I like the idea of dimensionality (faces, volumes). I don't believe I've
ever seen such an idea applied to a semantic network before. In a semantic
network "concepts" (data structures) tend to be very near each other
(counting links) if they are "similar". Semantic networks tend to have
"clusters" of concepts that express a particular "idea". These clusters
form because an idea has many similar ways of being expressed so there
are many links. Different "ideas" will have relatively fewer links
between them. The closest connection to dimensionality is probably that
a "volume" can be a "open ball" formed around a cluster of concepts.
If you measure the number of links that cross the boundary of the
volume and minimize that number you can count the number of "concepts"
inside the "volume". Thus you can have "big ideas" (a really rich
cluster of concepts) and "small ideas" (a small cluster).
I'm unfamiliar with the matriod idea. What is it? An n-dimensional
spreadsheet?
> Say a novice user will be confused to see all details but needs
>quite practical help and may be even examples (like in the book)
I expect novice users to spend most of their time in the examples facets
so we should probably be sure they work :-)
>Sorry for not beeing as structures as you were, but I had no time to think
>over Christmas ;-))
Every so often I try to look toward the 30 year horizon to decide if we're
building for the future.
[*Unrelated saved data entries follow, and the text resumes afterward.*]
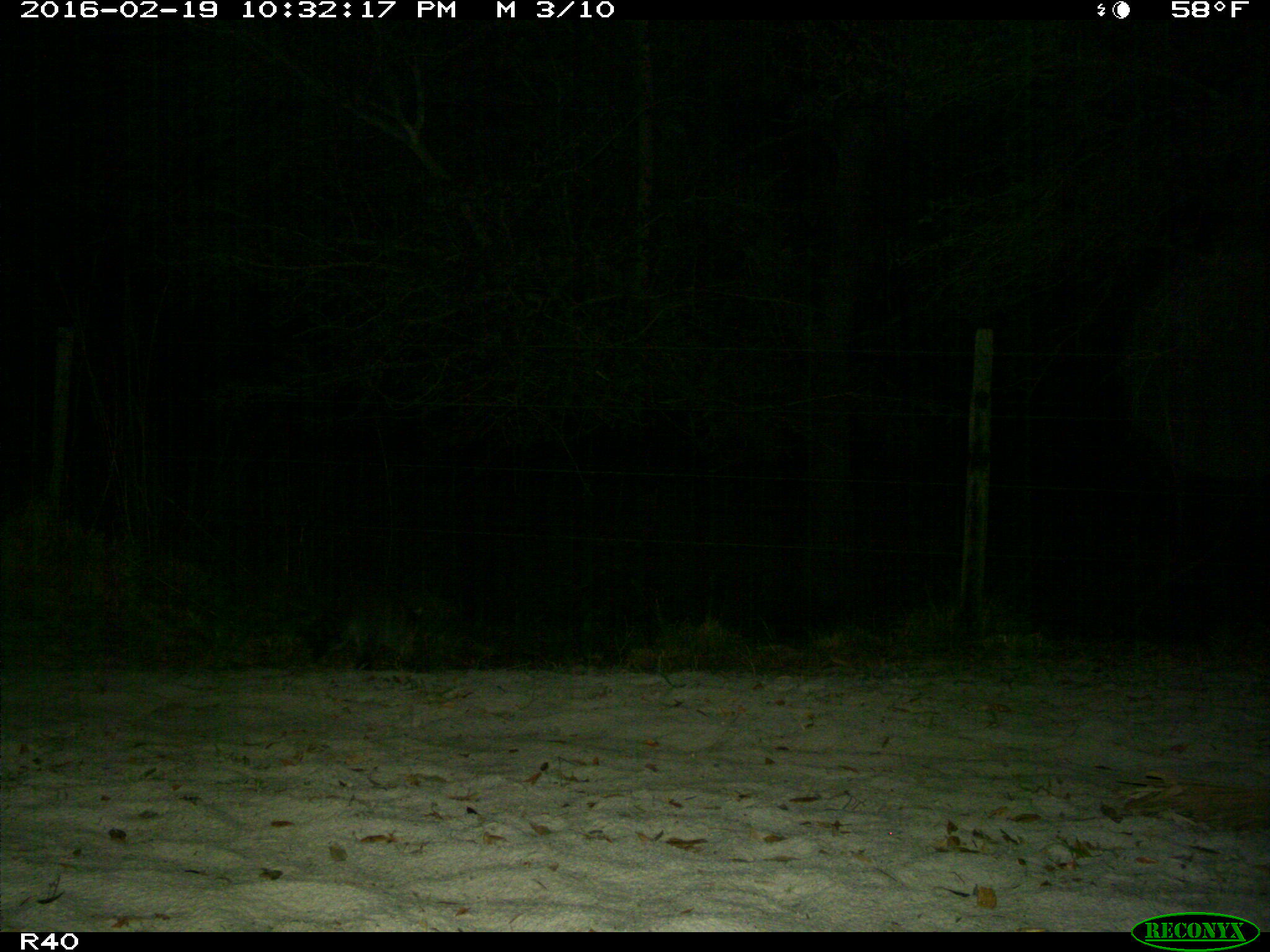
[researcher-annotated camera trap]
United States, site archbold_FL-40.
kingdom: Animalia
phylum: Chordata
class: Mammalia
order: Carnivora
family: Procyonidae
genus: Procyon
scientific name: Procyon lotor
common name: common raccoon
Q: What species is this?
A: Procyon lotor (common raccoon).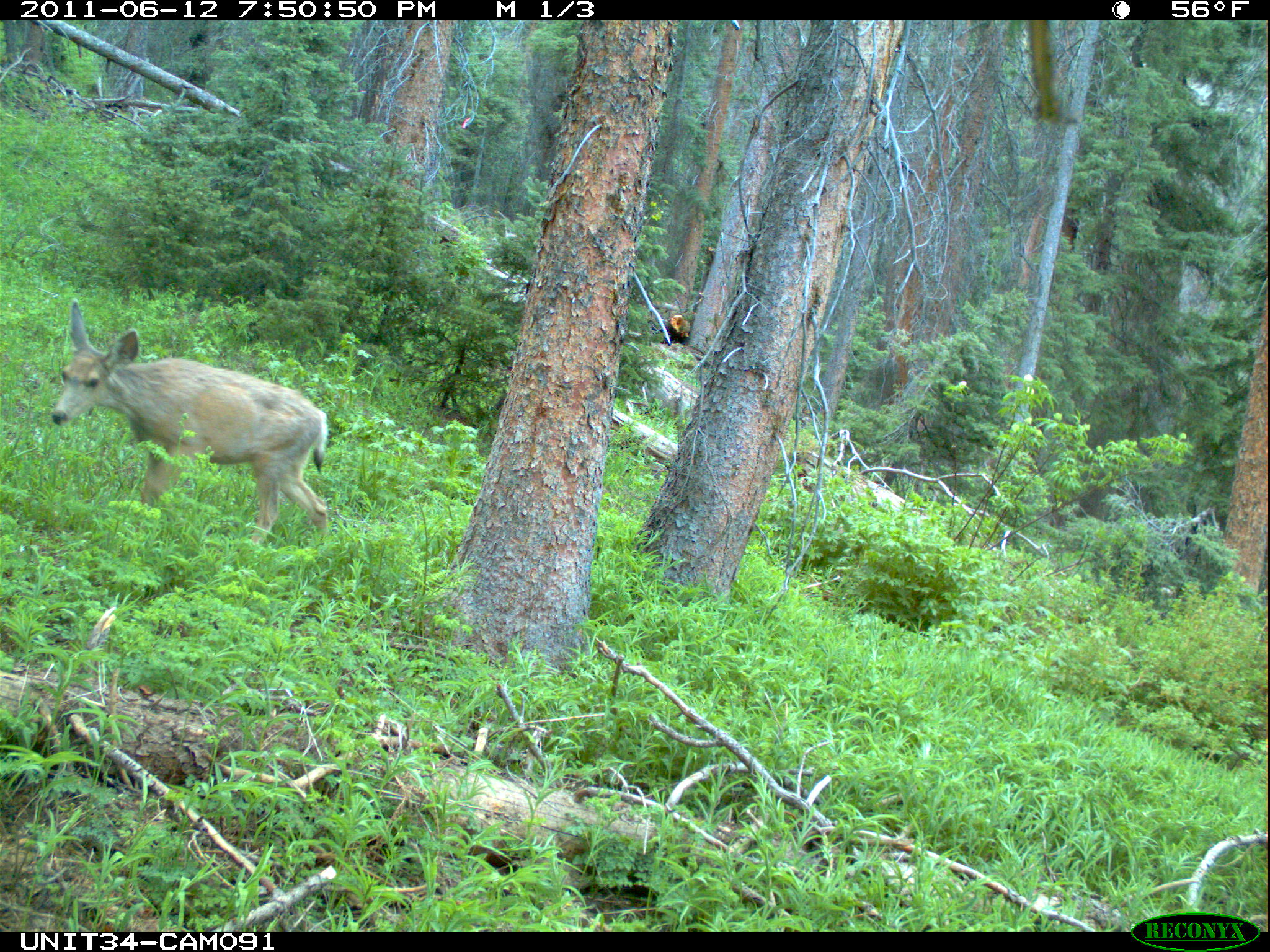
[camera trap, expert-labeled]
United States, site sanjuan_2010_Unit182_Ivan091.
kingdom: Animalia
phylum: Chordata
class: Mammalia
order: Artiodactyla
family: Cervidae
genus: Odocoileus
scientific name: Odocoileus hemionus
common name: mule deer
Odocoileus hemionus (mule deer).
I was too sick to type over christmas so I had a
lot of time on my hands to think. Now that I'm back to typing I'm trying
to "ground" the ideas in working code.
Shortly we'll all have access to several terabytes of disk, a terabyte of
storage, and a terahertz of cpu cycles connected to gigabyte bandwidth.
You'll be able to put virtually every paper ever published on a local
disk drive and search them in seconds. Imagine what will be possible
in 30 years. Libraries are doomed, books will be electronic. Browsing
will be incredibly painful if we don't get creative.
t